The present invention relates to a switch for a DC circuit for conducting or interrupting a DC circuit, and a switch system including the switch.

Patent Document 1 relates to a circuit breaker invention, and discloses a circuit breaker in which, when the blade 29 is closed, the ball 28 is pushed and moves, bringing the blade 29 into contact with the contact piece 26 to close the circuit, and when the blade 29 is pulled back to open the circuit, the ball 28 is pushed back by the spring 31, maintaining a gap 35 between the blade 29 and the contact piece 26 and opening the circuit (Figures 4, 5, and 6).

Patent document 2 relates to a tip-over switch invention, and discloses the configuration of a switch in which a movable ball C rolls in response to tilt or tip-over, contacting two electrodes A and B to establish electrical continuity (Figure 1).

Patent document 3 relates to an invention for a ball holder for a ball-drop switch, and discloses the configuration of a ball-drop switch in which a ball 2 inside a case is vibrated and rolls, pushing down an operating shaft 5 and closing an associated switch 7 (Figs. 1 and 2).

Patent document 4 relates to a pressure switch invention and discloses the configuration of a pressure switch having a fixed contact 28 and a movable contact 25 in which a sphere 25 rotatably abuts against the end of a spring 24 (Figure 1).

Japanese Utility Model Publication No. 54-045972 Japanese Utility Model Application Publication No. 55-075039 Japanese Utility Model Application Publication No. 55-027811 JP 4-149923 A

Hiroyuki Ishida “Non-Arching Circuit Breaking Phenomena in Electrical Contacts due to Dark Bridge” IEICE Transactions on Electronics, Vol.E102-C, No.5, pp.238-245 (March 2020)

The switches or circuit breakers disclosed in the above patent documents are not specifically mentioned as being applicable to AC or DC circuits, but it is considered difficult to apply them to circuit breakers or switches for DC circuits because of the risk of sparks being generated by arc discharge.
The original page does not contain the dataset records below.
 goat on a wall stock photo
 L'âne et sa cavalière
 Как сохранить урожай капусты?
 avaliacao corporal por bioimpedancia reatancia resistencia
Sparks caused by arc discharge occur when two electrodes separate while electricity is flowing, and can occur even with low voltages and small currents, such as a voltage of 10V and a current of 1A. In AC circuits, the circuit repeatedly crosses zero voltage or zero current, making it easy for the arc to break and making it difficult for arc discharge to occur. On the other hand, in DC circuits, the gap between the two electrodes becomes longer, increasing the arc resistance and preventing the arc from breaking until the current becomes smaller. As a result, when the DC circuit is interrupted, damage to the contact points of the electrodes is significant, making it difficult to improve the lifespan and reliability of the switch.

The inventors of this application have conducted extensive research and development into switches that can be used in DC circuits, and have now developed a new switch for DC circuits that can suppress the occurrence of arc discharge.

The object of the present invention is to provide a switch for a DC circuit that can suppress the occurrence of arc discharge and can be applied to a DC circuit, and a switch system including the switch.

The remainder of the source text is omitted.